Since day one, people have told stories of adventures, hard times, frightening experiences, joyous events, and everyday life. Some are true, others, slightly exaggerated, and some complete tall tales. The most interesting ones were remembered and repeated, over and over, until, even if they had been true at one time, alterations may have turned them into unbelievable accounts that then became legends, folklore, or myths.
Such one is the jackalope. This is a statue of one at Wall Drug in South Dakota.
When hubby and I took a trip through the Dakotas, Montana, and Wyoming we came across numerous advertisements for jackalopes. The Jackalope Capital of the World. Jackalope Country. Jackalope Hunting Season—which requires a license. The hunter cannot have an IQ higher than 72 and can only hunt on June 31st between the hours of midnight and 2:00 AM.

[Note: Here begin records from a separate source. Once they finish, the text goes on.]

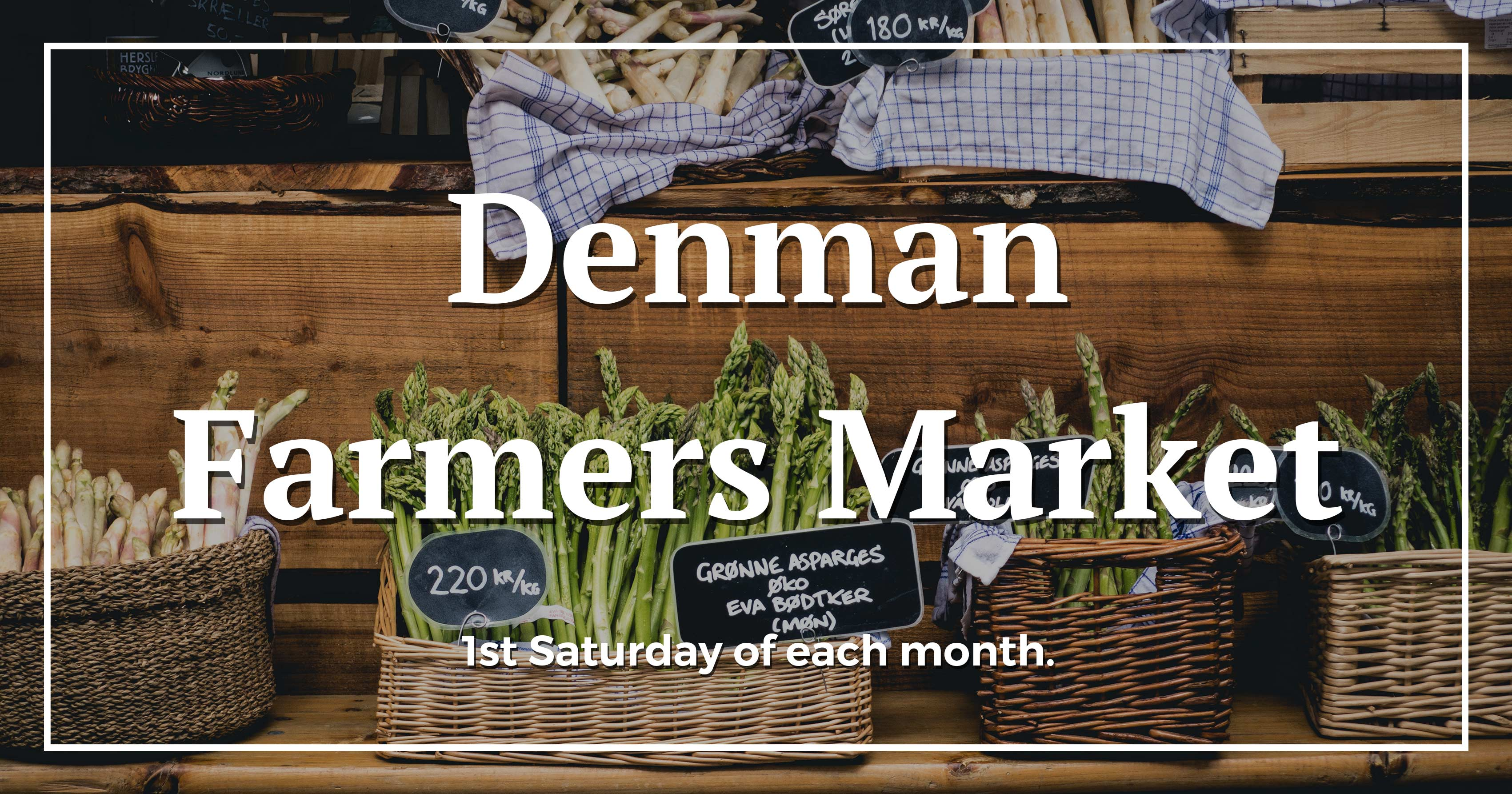 Denman Farmers Market - Upper Hunter Valley Festivals and Events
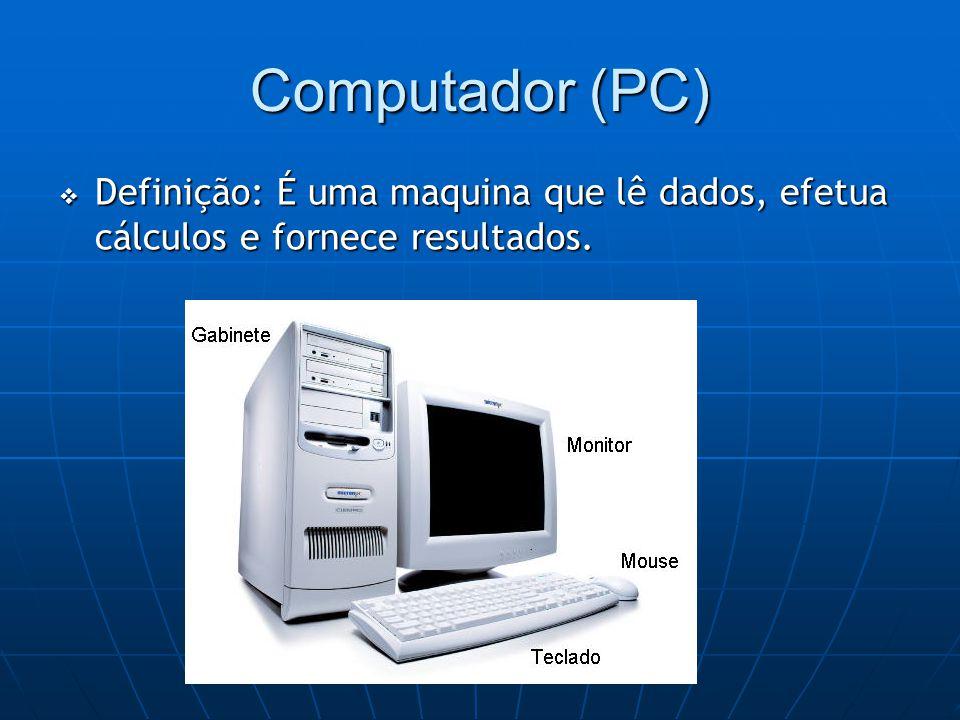 Computador (PC)  Definição: É uma maquina que lê dados, efetua cálculos e fornece resultados.
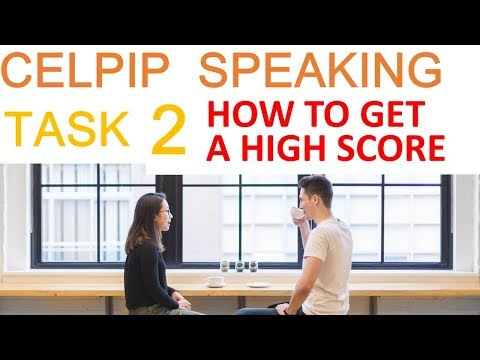 CELPIP Speaking - How to get a HIGH SCORE in Task 2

LEGEND has it, John Colter, one of the first white men to enter Wyoming Territory, claimed to have spotted a jackalope. The animal was said to be vicious, and could mimic any sound it heard. Later, as cowboys gathered around campfires at night singing songs, they swore to have heard jackalopes repeating the words to the songs. They also claimed the easiest way to catch a jackalope was to set out a flask of whiskey. The jackalope would drink its fill, and then slow, because of its intoxication, the critters could be caught.
The legend of jackalopes continued into the 20th century. Around 1930 two brothers, having studied taxidermy, went hunting one day. Upon returning home, one brother tossed a jack rabbit on the floor. The carcass came to rest next to a set of deer horns. A short time later, the brothers sold the first stuffed jackalope for $10 to the owner of a Douglas, Wyoming hotel. The jackalope proudly hung there until 1977 when it was stolen.
The jackalope isn’t unique to America. There are similar critters (rabbits with horns) in Germany—a wolperdinger, and in Sweden—a skvader. (Just a side note, jackalopes have been spotted in many states besides Wyoming.)
Actual illustrations of rabbits with horns go back to the 16th century. Papillomatosis, also known as jackalopism, is a disease which causes parasitic growths, sometimes resembling horns, on the heads of rabbits.
Legend, folklore, or truth, that’s the jackalope tale.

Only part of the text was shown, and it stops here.